Saturday 7 December 2019

Unicorn Store (2019) - Movie Review



https://www.greaterthan.org/

Hope you’re in the mood for some whimsy because we got it by the bucketful with this one. In fact, after watching this, I feel like I’m about to pass glitter like a bloody kidney stone. Given my more recent TV-watching habits (I’ve been getting through My Little Pony: Friendship Is Magic over the last few months), I feel like I’ve steeled myself as best I can for something like this, and it definitely helps that it involves film creatives that I quite like already, but this… this is tough to get through, and what makes things weirder is that the film might have a really, really good point behind it. Like, the kind of point that warms itself to my Peter Pan Syndrome-stricken heart.

It’s the story of struggling artist Kit, played by Brie Larson who also serves as producer and director on this feature, who along with trying to make it as an artist is also trying to make it in the 9-to-5 working world, under the mentorship of sentient block of wood Hamish Linklater. Seriously, even for a character that is meant to be emotionally deadened, his performance isn’t ideal. After an anonymous invitation to The Store, run by Samuel L. Jackson (this was made back in 2017, so it basically serves as proof-of-concept that their pairing in Captain Marvel was a good idea), Kit is offered something that she has wanted all her life: A living, breathing unicorn for her very own.

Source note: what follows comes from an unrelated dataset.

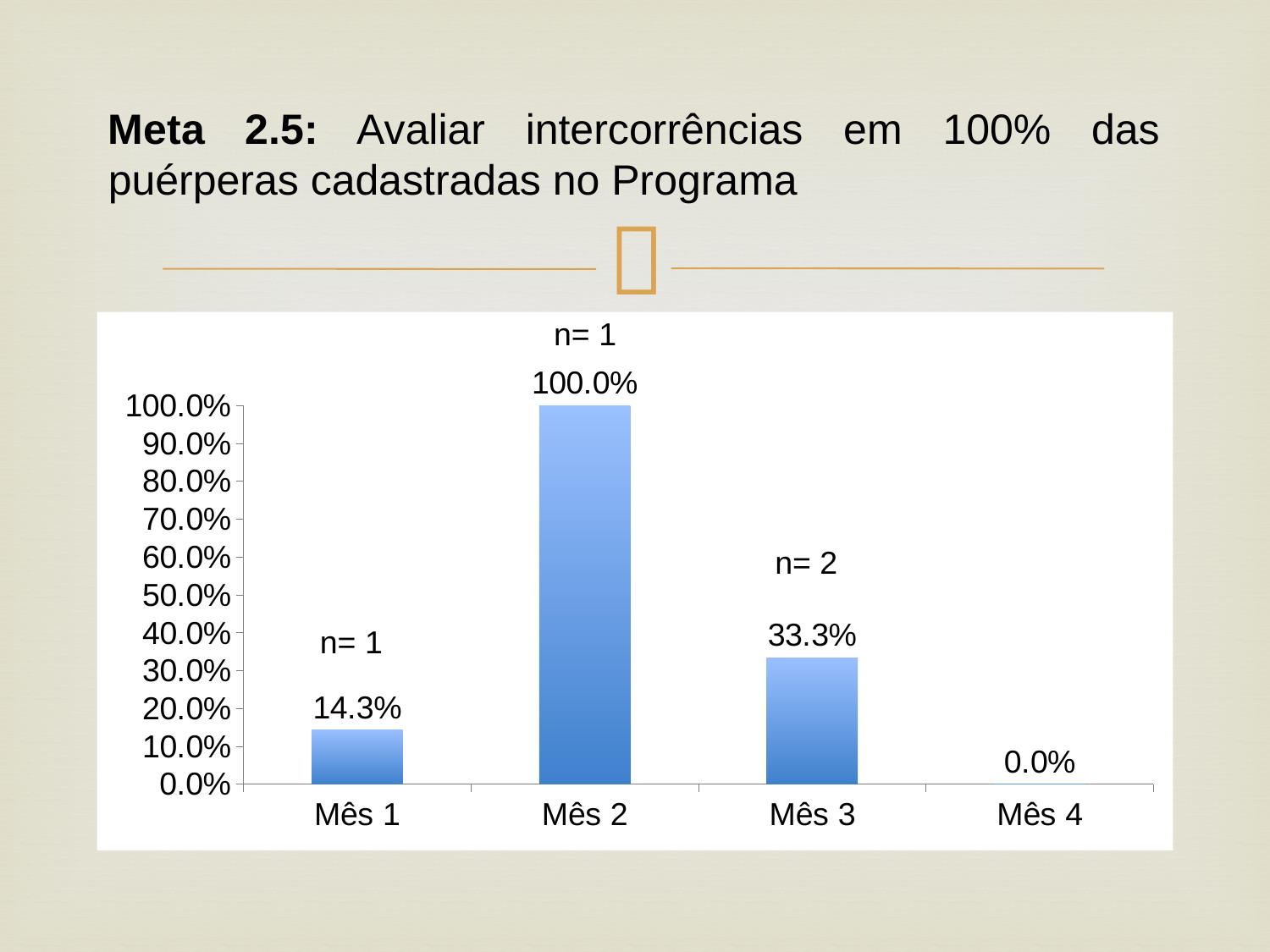
How many months are shown on the x axis? 4 What is the value for Mês 4? 0.0% Which month has the lowest value? Mês 4 What is the difference between the values for Mês 2 and Mês 3? 66.7% What is the value for Mês 1? 14.3% What is the value for Mês 3? 33.3% What is the difference between the values for Mês 3 and Mês 1? 19.0% Which month has the highest value? Mês 2 What is the value for Mês 2? 100.0% What kind of chart is shown on the slide? Bar chart Which is larger, the value for Mês 1 or the value for Mês 3? Mês 3 What is the n value shown above the bar for Mês 3? n= 2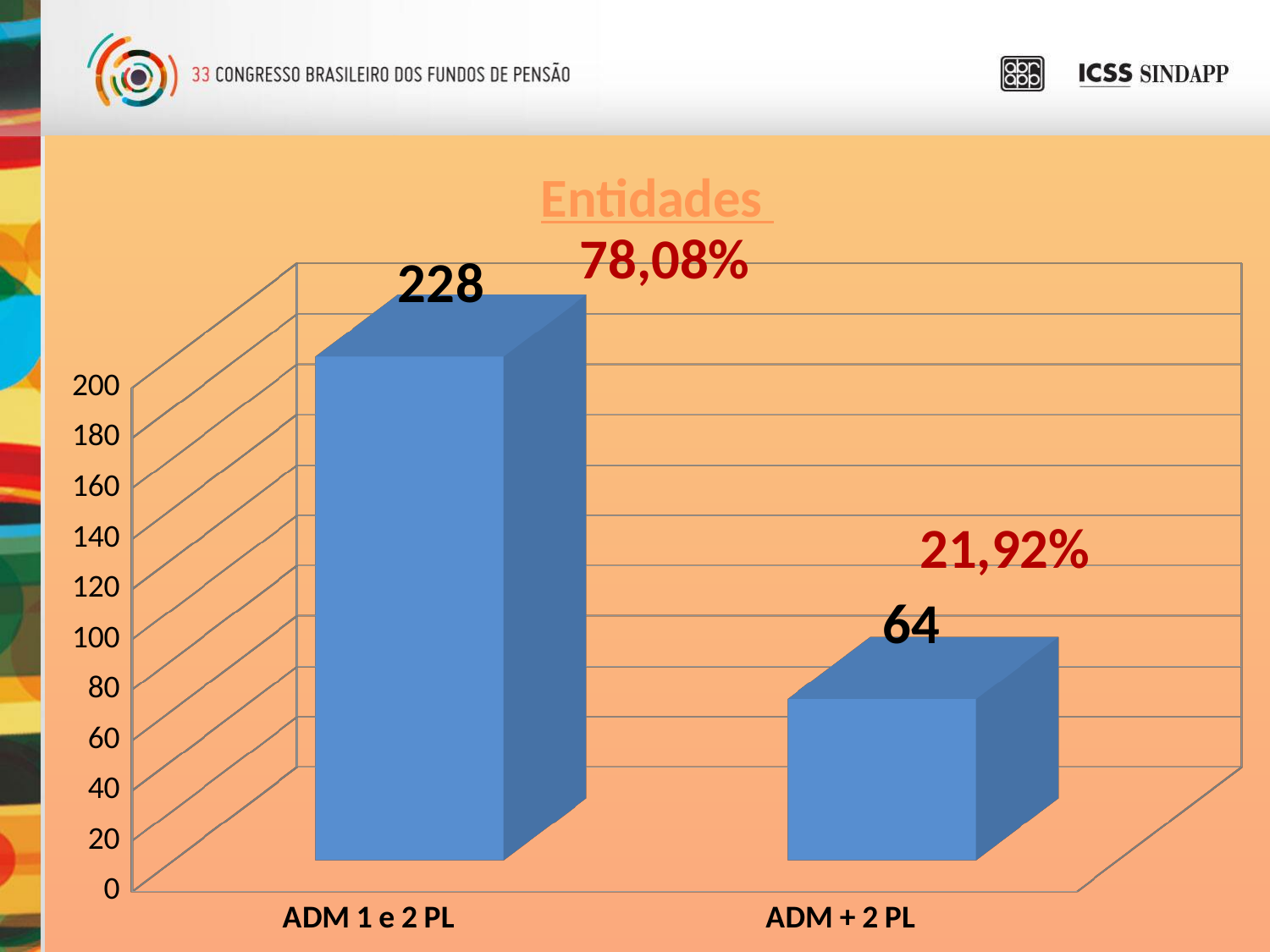
What is the value for ADM 1 e 2 PL? 228 Which category has the highest value? ADM 1 e 2 PL How many categories are shown on the x axis? 2 What is the difference between the values for ADM 1 e 2 PL and ADM + 2 PL? 164 What is the value for ADM + 2 PL? 64 Which category has the lowest value? ADM + 2 PL Which is larger, the value for ADM 1 e 2 PL or the value for ADM + 2 PL? ADM 1 e 2 PL Is the value for ADM + 2 PL greater or less than 100? less What percentage is shown in red above the ADM + 2 PL bar? 21,92% What is the title of the chart? Entidades What is the total of the two bar values? 292 What kind of chart is shown on the slide? bar chart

Between the bright, glitter-infused colour palette that Larson and DOP Brett Pawlak provide throughout, the wind-up music-box instrumentation from Alex Greenwald, and the general coming-of-age tones of Samantha McIntyre’s scripting, I can easily see a lot of audiences tapping out quickly to avoid the syrupy levels of whimsy on offer here. It ends up being a suitable aesthetic for a story all about the tribulations of growing into an adult and the numerous responsibilities entailed vs. holding on to one’s childhood dreams, but it can get a little overwrought at times. This isn’t helped by Kit’s parental figures, played by Bradley Whitford and Joan “I miss the good ol’ days' Cusack, who only add to the incessant and somewhat patronising tone of the material.

And yet, there’s something strangely commendable to be said about the story as is, if not so much the presentation. As we see Kit preparing for the unicorn she’s been promised, it turns out that this stereotypical dream of girls all over the world is actually a lot of hard work. From preparing an appropriate stable for the unicorn, to feeding it, to making sure it’s in a loving and caring household (which, by Kit’s own admission, isn’t the case with her), it treats its own fantastical premise with plenty of grown-up logic.

Where that ends up warming itself to me is the idea that you can treat something as childishly idealistic as "I’m going to own a unicorn!" as if it were a real-world possibility that doesn’t involve an opened paddock door, part of a Halloween costume and some industrial-strength glue. As someone who has also devoted a good chunk of their life to what a lot of people would consider a naive venture (getting paid to write about movies all day), I like the approach to fulfilling one’s childhood dreams as an adult. It ends up turning into a large-form chance for closure, which coasts mainly on Larson’s past and future experience with screwy domestic situations in Room and The Glass Castle, but it shows a certain potential for her as a filmmaker.

But even with that said, this still isn’t all that great. It’s a little too cheesy, the jokes don’t land as well as they should, and the tone never manages to find a healthy rhythm for what is being presented. However, I’d be remiss if I didn’t show this film the respect it deserves deserves, as something this whole-heartedly idealistic and utterly lacking in reinforced cynicism made this potentially-disastrous ride a lot calmer than it could’ve been in lesser hands.